Source records:
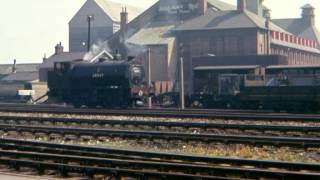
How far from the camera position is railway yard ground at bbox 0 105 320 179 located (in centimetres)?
1059

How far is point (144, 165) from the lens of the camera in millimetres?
11344

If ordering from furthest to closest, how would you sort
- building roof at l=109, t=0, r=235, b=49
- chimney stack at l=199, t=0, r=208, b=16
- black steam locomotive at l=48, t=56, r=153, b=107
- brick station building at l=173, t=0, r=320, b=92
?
chimney stack at l=199, t=0, r=208, b=16 → building roof at l=109, t=0, r=235, b=49 → brick station building at l=173, t=0, r=320, b=92 → black steam locomotive at l=48, t=56, r=153, b=107

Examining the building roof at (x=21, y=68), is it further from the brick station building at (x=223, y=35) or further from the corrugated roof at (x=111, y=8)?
the brick station building at (x=223, y=35)

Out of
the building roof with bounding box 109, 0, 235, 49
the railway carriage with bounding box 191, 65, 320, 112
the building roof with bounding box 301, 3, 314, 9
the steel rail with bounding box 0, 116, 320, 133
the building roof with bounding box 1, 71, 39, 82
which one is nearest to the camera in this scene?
the steel rail with bounding box 0, 116, 320, 133

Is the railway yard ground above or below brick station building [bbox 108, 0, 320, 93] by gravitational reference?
below

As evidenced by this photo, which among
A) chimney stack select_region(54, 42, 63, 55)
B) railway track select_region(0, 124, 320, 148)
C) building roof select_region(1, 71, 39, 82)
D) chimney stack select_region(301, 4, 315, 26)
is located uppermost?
chimney stack select_region(301, 4, 315, 26)

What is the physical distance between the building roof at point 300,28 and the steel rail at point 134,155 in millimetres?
103420

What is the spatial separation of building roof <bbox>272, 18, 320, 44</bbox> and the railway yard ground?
3739 inches

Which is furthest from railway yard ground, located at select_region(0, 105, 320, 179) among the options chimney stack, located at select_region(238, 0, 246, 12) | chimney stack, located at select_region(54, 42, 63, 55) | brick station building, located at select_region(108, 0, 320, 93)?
chimney stack, located at select_region(54, 42, 63, 55)

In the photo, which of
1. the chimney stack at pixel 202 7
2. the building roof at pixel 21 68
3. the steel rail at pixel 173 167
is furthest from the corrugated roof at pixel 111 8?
the steel rail at pixel 173 167

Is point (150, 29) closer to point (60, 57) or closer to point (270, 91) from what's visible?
point (60, 57)

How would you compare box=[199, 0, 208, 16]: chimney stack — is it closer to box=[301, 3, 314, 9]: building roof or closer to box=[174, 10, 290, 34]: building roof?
box=[174, 10, 290, 34]: building roof

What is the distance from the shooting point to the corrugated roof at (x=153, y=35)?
218 ft

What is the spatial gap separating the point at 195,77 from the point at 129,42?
31.5 meters
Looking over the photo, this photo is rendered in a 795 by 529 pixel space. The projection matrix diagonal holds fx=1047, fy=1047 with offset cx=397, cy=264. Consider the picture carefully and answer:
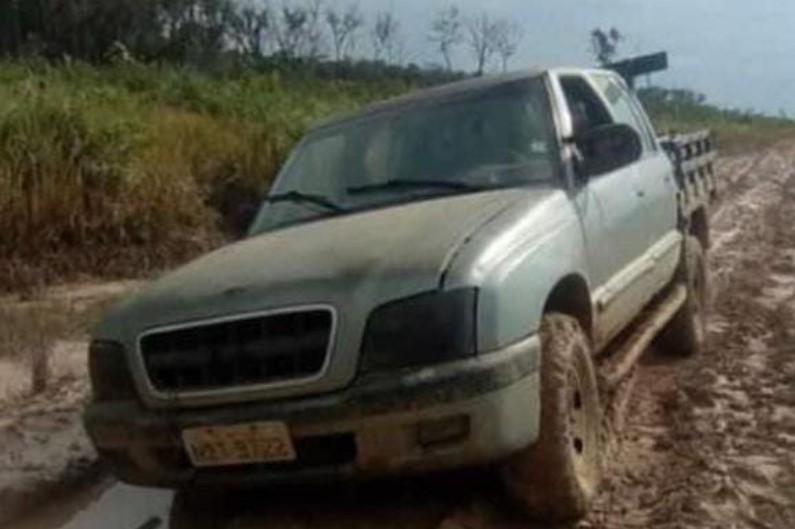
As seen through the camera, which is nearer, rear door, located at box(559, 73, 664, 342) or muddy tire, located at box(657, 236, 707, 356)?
rear door, located at box(559, 73, 664, 342)

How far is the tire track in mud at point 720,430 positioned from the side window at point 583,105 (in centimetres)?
143

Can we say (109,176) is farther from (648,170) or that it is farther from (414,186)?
(414,186)

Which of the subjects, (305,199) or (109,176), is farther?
(109,176)

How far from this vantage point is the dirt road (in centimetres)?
379

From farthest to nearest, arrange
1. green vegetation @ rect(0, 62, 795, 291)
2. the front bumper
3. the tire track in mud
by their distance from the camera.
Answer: green vegetation @ rect(0, 62, 795, 291)
the tire track in mud
the front bumper

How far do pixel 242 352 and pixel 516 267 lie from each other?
0.94m

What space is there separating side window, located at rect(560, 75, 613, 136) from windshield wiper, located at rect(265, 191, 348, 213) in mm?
1151

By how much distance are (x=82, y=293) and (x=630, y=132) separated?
635 centimetres

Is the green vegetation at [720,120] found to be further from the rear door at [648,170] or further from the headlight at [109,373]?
the headlight at [109,373]

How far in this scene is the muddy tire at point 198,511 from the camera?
13.2 ft

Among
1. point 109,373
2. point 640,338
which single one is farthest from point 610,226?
point 109,373

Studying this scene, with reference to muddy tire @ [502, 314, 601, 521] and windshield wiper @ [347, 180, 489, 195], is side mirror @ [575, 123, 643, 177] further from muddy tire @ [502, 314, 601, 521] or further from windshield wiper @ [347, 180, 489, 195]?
muddy tire @ [502, 314, 601, 521]

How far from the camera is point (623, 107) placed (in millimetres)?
5898

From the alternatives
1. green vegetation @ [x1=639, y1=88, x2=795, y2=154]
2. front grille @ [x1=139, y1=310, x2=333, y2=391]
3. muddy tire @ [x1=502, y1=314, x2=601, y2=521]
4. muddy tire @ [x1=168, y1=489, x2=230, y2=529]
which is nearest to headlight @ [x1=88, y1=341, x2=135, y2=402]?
front grille @ [x1=139, y1=310, x2=333, y2=391]
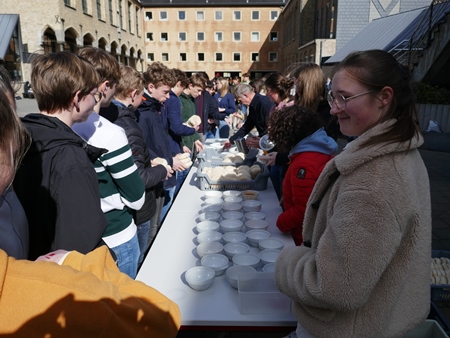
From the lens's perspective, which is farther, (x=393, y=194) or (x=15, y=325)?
(x=393, y=194)

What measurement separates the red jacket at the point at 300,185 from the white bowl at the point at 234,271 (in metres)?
0.50

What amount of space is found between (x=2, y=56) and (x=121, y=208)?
2058 centimetres

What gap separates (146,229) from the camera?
104 inches

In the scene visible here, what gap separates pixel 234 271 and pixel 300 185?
0.71 metres

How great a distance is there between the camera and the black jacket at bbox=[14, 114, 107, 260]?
4.51 ft

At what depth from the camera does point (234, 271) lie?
167cm

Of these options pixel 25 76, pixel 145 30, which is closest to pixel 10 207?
pixel 25 76

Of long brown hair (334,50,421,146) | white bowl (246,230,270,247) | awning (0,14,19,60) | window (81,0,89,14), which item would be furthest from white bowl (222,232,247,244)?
window (81,0,89,14)

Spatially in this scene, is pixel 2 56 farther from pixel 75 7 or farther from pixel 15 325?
pixel 15 325

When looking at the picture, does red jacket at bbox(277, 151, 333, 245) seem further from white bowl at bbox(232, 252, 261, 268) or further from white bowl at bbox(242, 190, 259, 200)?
white bowl at bbox(242, 190, 259, 200)

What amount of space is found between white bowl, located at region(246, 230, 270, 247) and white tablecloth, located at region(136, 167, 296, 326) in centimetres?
13

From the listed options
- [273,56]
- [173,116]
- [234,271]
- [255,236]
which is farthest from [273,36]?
[234,271]

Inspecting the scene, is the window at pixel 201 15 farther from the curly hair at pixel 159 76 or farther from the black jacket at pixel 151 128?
the black jacket at pixel 151 128

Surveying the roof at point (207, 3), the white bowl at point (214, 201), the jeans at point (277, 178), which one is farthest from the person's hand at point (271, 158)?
the roof at point (207, 3)
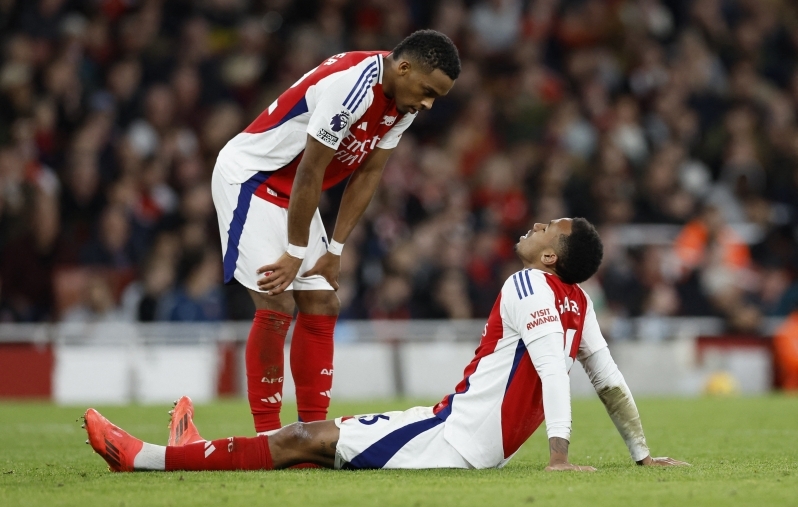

Given instruction: Rewrite every one of the records above with "railway yard ground" changed to "rail yard ground" and everything else kept the same. Leave out the pictures.

Completed exercise:
How far from the camera position is rail yard ground at bbox 0 105 320 179 located (in centimetres)?
1059

How far is point (144, 165) from the lens of the camera in millimetres?
11344

If ordering from furthest to closest, how would you sort
- building roof at l=109, t=0, r=235, b=49
- chimney stack at l=199, t=0, r=208, b=16
- black steam locomotive at l=48, t=56, r=153, b=107
- brick station building at l=173, t=0, r=320, b=92
?
chimney stack at l=199, t=0, r=208, b=16 → building roof at l=109, t=0, r=235, b=49 → brick station building at l=173, t=0, r=320, b=92 → black steam locomotive at l=48, t=56, r=153, b=107

Examining the building roof at (x=21, y=68), is it further from the brick station building at (x=223, y=35) or further from the corrugated roof at (x=111, y=8)?
the brick station building at (x=223, y=35)

Out of
the building roof with bounding box 109, 0, 235, 49
the railway carriage with bounding box 191, 65, 320, 112
the building roof with bounding box 301, 3, 314, 9
the steel rail with bounding box 0, 116, 320, 133
the building roof with bounding box 1, 71, 39, 82
which one is nearest to the camera in this scene?
the steel rail with bounding box 0, 116, 320, 133

Is the rail yard ground above or below brick station building [bbox 108, 0, 320, 93] by gravitational reference?
below

As evidenced by this photo, which among
A) chimney stack select_region(54, 42, 63, 55)
B) railway track select_region(0, 124, 320, 148)
C) building roof select_region(1, 71, 39, 82)
D) chimney stack select_region(301, 4, 315, 26)
is located uppermost?
chimney stack select_region(301, 4, 315, 26)

What is the physical distance between the building roof at point 300,28 and the steel rail at point 134,155 in millimetres?
103420

What is the spatial separation of building roof <bbox>272, 18, 320, 44</bbox> and the rail yard ground?
3739 inches

Which is furthest from rail yard ground, located at select_region(0, 105, 320, 179) among the options chimney stack, located at select_region(238, 0, 246, 12) | chimney stack, located at select_region(54, 42, 63, 55) | brick station building, located at select_region(108, 0, 320, 93)?
chimney stack, located at select_region(54, 42, 63, 55)

In the photo, which of
1. the chimney stack at pixel 202 7
2. the building roof at pixel 21 68
3. the steel rail at pixel 173 167
is furthest from the corrugated roof at pixel 111 8?
the steel rail at pixel 173 167

Is point (150, 29) closer to point (60, 57) or closer to point (270, 91) from what's visible?
point (60, 57)

How would you compare box=[199, 0, 208, 16]: chimney stack — is it closer to box=[301, 3, 314, 9]: building roof or closer to box=[174, 10, 290, 34]: building roof?
box=[174, 10, 290, 34]: building roof

What is the distance from the shooting point to the corrugated roof at (x=153, y=35)?
218 ft

What is the spatial gap separating the point at 195,77 from the point at 129,42?
31.5 meters
Looking over the photo, this photo is rendered in a 795 by 529 pixel space. The projection matrix diagonal holds fx=1047, fy=1047 with offset cx=397, cy=264. Consider the picture carefully and answer:
As seen through the camera, which is nearer, rear door, located at box(559, 73, 664, 342) or muddy tire, located at box(657, 236, 707, 356)?
rear door, located at box(559, 73, 664, 342)

How far is the tire track in mud at point 720,430 positioned from the side window at point 583,105 (in centimetres)?
143

Can we say (109,176) is farther from (648,170) or that it is farther from (414,186)?
(414,186)

Which of the subjects, (305,199) or (109,176), is farther?
(109,176)

How far from this vantage point is the dirt road (in centimetres)?
379

From farthest to nearest, arrange
1. green vegetation @ rect(0, 62, 795, 291)
2. the front bumper
3. the tire track in mud
by their distance from the camera.
Answer: green vegetation @ rect(0, 62, 795, 291)
the tire track in mud
the front bumper

How far do pixel 242 352 and pixel 516 267 lie from each other?
0.94m

What space is there separating side window, located at rect(560, 75, 613, 136) from windshield wiper, located at rect(265, 191, 348, 213) in mm?
1151

By how much distance are (x=82, y=293) and (x=630, y=132) separated?
635 centimetres

Is the green vegetation at [720,120] found to be further from the rear door at [648,170] or further from the headlight at [109,373]?
the headlight at [109,373]

How far in this scene is the muddy tire at point 198,511 from the camera?
13.2 ft

Among
1. point 109,373
2. point 640,338
which single one is farthest from point 610,226?
point 109,373

Studying this scene, with reference to muddy tire @ [502, 314, 601, 521] and windshield wiper @ [347, 180, 489, 195], is side mirror @ [575, 123, 643, 177] further from muddy tire @ [502, 314, 601, 521] or further from windshield wiper @ [347, 180, 489, 195]?
muddy tire @ [502, 314, 601, 521]

How far from the camera is point (623, 107) placed (in millimetres)?
5898

From the alternatives
1. green vegetation @ [x1=639, y1=88, x2=795, y2=154]
2. front grille @ [x1=139, y1=310, x2=333, y2=391]
3. muddy tire @ [x1=502, y1=314, x2=601, y2=521]
4. muddy tire @ [x1=168, y1=489, x2=230, y2=529]
which is nearest to headlight @ [x1=88, y1=341, x2=135, y2=402]?
front grille @ [x1=139, y1=310, x2=333, y2=391]
From the lens's perspective, which is farther, (x=393, y=194) or (x=15, y=325)?
(x=393, y=194)

What measurement separates the red jacket at the point at 300,185 from the white bowl at the point at 234,271 (in metres)?
0.50

What amount of space is found between (x=2, y=56) and (x=121, y=208)?
2058 centimetres

What gap separates (146,229) from the camera?
104 inches

In the scene visible here, what gap separates pixel 234 271 and pixel 300 185?
0.71 metres

How great a distance is there between the camera and the black jacket at bbox=[14, 114, 107, 260]?
4.51 ft

At what depth from the camera does point (234, 271) lie?
167cm

Of these options pixel 25 76, pixel 145 30, which is closest to pixel 10 207?
pixel 25 76

Of long brown hair (334,50,421,146) | white bowl (246,230,270,247) | awning (0,14,19,60) | window (81,0,89,14), which item would be furthest from white bowl (222,232,247,244)?
window (81,0,89,14)

Spatially in this scene, is pixel 2 56 farther from pixel 75 7 or farther from pixel 15 325?
pixel 15 325

When looking at the picture, does red jacket at bbox(277, 151, 333, 245) seem further from white bowl at bbox(232, 252, 261, 268) or further from white bowl at bbox(242, 190, 259, 200)?
white bowl at bbox(242, 190, 259, 200)

What amount of space is found between white bowl, located at region(246, 230, 270, 247) and white tablecloth, located at region(136, 167, 296, 326) in centimetres?
13

From the listed options
- [273,56]
- [173,116]
- [234,271]
- [255,236]
which is farthest from [273,36]?
[234,271]

Inspecting the scene, is the window at pixel 201 15 farther from the curly hair at pixel 159 76 or farther from the black jacket at pixel 151 128?
the black jacket at pixel 151 128

Surveying the roof at point (207, 3), the white bowl at point (214, 201), the jeans at point (277, 178), which one is farthest from the person's hand at point (271, 158)?
the roof at point (207, 3)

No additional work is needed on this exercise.